E no sector empresarial do Estado?

Tenho dificuldade em aceitar, sobretudo quando essas empresas estão a concorrer com o sector privado e devem tentar obter quadros de qualidade. Um bom executivo é aquele que, com variações decorrentes das flutuações de mercado, consegue obter trabalho, e hoje de forma cada vez mais transnacional.

O salário de António Mexia suscitou grande discussão, mas a verdade é que foi remunerado com prémios plurianuais, que implicam um desempenho a longo prazo. Afinal, qual é a melhor forma de remunerar?

Fui membro do painel consultivo da CMVM [que avaliou a qualidade do governo societário das cotadas] e reconheço que a EDP foi considerada um dos exemplos mais próximos das boas práticas - não em termos do valor, mas da forma. Privilegio uma remuneração que tenha em conta a sustentabilidade e vejo com bons olhos remuneração diferida no tempo e colada ao cumprimento de objectivos.

Há medo de transparência nos salários?

Há uma paranóia sobre esse tema. A transparência é um valor louvável e importante, mas há limites.
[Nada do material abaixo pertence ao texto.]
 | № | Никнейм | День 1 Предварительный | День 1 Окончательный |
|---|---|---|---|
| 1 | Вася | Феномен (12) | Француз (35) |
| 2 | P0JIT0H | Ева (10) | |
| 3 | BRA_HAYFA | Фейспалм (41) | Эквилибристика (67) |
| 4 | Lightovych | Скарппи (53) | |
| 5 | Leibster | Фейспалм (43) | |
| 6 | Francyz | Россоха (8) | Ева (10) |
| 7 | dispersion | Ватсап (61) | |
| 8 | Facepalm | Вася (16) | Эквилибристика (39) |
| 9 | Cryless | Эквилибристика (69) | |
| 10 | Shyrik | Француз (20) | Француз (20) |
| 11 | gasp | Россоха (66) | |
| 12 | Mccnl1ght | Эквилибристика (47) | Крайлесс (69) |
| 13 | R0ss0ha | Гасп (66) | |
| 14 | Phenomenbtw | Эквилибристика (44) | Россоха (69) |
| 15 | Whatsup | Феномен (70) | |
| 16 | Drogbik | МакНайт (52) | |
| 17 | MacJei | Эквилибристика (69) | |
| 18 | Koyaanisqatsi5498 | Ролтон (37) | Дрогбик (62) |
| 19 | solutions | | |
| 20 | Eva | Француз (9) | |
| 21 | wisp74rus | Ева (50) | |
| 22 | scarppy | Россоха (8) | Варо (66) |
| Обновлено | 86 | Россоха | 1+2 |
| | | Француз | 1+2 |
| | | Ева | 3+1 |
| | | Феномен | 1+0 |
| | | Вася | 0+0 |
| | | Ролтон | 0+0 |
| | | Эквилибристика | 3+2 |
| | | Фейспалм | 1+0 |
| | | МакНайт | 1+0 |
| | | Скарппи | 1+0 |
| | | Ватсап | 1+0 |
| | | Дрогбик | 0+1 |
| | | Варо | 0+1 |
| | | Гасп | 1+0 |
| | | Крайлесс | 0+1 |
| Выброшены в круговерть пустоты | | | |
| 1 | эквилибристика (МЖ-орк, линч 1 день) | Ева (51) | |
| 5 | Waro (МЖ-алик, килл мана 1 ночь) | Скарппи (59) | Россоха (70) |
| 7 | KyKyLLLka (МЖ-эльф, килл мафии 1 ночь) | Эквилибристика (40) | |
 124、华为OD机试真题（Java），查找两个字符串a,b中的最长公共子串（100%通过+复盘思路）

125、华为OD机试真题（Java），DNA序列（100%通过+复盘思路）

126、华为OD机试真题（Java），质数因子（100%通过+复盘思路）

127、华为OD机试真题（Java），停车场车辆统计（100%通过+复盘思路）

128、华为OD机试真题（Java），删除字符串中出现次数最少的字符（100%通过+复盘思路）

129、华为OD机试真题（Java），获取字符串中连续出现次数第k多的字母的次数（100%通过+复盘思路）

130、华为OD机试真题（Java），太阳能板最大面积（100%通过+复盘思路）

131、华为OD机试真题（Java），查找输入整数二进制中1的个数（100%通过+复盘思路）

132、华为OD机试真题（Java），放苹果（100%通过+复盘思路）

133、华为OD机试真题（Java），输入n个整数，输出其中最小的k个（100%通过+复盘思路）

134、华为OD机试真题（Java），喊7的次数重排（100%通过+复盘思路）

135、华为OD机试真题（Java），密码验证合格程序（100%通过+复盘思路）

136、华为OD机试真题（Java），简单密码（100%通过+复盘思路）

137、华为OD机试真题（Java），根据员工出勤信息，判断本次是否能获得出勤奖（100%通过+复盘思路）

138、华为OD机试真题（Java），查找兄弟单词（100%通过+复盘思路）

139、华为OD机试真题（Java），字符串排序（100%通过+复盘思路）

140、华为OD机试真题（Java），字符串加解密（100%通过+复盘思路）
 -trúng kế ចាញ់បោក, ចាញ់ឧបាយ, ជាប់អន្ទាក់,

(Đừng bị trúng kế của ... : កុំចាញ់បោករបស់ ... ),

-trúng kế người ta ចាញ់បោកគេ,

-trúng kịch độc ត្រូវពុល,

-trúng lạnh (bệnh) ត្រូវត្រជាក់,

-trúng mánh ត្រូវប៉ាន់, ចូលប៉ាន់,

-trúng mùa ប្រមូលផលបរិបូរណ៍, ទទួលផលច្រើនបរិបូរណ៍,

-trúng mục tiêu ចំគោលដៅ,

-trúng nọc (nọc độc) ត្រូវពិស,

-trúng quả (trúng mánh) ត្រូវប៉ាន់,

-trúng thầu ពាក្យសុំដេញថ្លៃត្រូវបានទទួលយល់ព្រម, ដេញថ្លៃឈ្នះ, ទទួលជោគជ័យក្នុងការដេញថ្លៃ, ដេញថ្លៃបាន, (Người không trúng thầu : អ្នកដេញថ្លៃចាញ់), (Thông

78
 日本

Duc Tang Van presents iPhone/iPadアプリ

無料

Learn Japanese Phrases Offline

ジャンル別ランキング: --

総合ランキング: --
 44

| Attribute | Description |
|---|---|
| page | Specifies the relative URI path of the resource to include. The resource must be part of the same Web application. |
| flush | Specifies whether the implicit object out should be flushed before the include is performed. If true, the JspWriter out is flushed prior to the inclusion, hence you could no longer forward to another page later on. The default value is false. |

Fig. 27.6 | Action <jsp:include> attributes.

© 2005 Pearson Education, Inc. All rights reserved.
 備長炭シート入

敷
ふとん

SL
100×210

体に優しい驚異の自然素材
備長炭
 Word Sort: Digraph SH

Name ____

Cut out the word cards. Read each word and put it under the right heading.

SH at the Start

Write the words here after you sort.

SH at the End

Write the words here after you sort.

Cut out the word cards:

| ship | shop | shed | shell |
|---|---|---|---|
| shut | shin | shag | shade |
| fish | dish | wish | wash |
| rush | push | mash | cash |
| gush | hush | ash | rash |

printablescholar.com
Há transparência que é inútil.

Lidera esta lista porque não havia mais ninguém e o IPCG corria o risco de ser um projecto acabado?

Sempre tive a preocupação de não ser presidente da direcção. Fui vogal na primeira direcção e curador na segunda. Não me move nenhum motivo pessoal que não seja o facto de achar que o IPCG estava numa encruzilhada difícil de ultrapassar. Tinha de tentar dar um contributo se todas as pessoas que estão na lista considerassem que havia condições para me apoiarem

Ter um código será uma vitória?

O objectivo é ter o IPCG respeitado por definir as boas práticas de uma forma consistente.